* [TASK REQUIREMENTS]
Reproduce each line of the entries that carries "skin".

* [PROVIDED RECORDS]

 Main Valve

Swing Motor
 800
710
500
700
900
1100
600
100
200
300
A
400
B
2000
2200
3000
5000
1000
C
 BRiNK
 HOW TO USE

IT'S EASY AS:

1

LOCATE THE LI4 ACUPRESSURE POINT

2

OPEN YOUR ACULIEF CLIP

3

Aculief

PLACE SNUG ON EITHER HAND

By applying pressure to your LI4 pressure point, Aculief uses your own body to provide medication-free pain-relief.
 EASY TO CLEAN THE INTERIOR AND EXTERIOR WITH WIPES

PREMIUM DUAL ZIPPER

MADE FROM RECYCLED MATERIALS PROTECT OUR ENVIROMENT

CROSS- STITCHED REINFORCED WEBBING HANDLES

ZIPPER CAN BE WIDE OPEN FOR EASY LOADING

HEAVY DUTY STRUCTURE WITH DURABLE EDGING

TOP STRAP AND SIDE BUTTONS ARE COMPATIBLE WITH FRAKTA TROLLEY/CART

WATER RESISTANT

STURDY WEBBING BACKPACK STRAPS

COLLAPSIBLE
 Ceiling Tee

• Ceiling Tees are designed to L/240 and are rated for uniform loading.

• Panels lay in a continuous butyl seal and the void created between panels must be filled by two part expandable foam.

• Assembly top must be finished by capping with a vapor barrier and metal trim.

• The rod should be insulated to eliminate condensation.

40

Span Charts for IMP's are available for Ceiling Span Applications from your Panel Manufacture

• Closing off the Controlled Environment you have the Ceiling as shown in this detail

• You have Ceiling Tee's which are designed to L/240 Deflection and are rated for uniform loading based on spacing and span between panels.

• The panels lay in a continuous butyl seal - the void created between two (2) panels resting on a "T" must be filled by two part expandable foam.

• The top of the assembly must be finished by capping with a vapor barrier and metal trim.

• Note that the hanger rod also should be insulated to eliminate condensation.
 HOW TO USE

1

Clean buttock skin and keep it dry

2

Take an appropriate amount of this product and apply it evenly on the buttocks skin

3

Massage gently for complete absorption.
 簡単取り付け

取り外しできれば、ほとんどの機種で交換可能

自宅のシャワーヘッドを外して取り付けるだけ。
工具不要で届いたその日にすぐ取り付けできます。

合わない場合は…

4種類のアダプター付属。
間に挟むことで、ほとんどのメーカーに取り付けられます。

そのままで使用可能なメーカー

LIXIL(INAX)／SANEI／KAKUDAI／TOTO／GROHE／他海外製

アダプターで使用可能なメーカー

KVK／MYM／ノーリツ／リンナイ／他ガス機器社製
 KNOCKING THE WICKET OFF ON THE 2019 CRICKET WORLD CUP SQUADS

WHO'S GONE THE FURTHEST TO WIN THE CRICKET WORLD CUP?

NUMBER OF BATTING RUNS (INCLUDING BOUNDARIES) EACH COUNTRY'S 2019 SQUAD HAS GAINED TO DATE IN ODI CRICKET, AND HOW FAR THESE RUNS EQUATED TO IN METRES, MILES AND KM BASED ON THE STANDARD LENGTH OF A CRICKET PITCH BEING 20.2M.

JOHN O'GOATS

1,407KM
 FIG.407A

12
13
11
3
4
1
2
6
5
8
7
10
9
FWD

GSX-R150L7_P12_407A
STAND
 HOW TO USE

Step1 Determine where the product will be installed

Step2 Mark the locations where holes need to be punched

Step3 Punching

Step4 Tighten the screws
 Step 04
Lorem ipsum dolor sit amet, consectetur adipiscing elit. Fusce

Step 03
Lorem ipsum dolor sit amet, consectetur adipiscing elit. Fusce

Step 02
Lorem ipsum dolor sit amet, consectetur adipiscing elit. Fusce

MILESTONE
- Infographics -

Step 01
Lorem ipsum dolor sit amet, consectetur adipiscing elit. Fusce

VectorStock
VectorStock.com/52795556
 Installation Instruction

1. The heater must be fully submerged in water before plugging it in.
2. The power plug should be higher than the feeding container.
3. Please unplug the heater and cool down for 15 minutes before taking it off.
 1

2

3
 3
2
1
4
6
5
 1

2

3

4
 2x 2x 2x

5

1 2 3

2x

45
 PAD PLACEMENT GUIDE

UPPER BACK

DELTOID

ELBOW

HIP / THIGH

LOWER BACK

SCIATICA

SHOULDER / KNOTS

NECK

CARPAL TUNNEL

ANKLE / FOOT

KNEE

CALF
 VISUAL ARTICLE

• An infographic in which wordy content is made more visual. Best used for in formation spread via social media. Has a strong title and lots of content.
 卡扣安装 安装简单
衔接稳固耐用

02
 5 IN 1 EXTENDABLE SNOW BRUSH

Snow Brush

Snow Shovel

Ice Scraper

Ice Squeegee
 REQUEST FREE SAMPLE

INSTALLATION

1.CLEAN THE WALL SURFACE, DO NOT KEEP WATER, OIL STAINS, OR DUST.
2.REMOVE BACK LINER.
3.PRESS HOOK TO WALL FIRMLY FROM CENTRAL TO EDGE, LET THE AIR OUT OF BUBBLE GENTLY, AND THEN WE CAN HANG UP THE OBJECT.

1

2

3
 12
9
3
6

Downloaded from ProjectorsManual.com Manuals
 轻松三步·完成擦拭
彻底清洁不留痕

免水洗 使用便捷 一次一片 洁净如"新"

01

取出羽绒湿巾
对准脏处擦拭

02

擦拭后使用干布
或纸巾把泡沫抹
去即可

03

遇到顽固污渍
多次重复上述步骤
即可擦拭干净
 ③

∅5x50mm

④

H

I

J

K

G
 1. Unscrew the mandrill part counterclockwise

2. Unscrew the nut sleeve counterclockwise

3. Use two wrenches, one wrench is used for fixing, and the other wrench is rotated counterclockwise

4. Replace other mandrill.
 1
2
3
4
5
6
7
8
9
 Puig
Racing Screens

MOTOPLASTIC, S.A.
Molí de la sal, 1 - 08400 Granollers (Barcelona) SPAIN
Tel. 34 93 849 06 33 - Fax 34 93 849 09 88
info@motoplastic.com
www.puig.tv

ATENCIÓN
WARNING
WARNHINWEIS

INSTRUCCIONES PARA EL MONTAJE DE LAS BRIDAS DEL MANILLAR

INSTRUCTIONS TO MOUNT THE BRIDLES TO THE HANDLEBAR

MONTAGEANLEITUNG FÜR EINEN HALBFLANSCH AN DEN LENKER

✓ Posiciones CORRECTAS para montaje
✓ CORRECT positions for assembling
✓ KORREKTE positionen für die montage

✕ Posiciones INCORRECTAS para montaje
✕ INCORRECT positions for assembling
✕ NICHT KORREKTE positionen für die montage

* [EXPECTED ANSWER]
Clean buttock skin and keep it dry
Take an appropriate amount of this product and apply it evenly on the buttocks skin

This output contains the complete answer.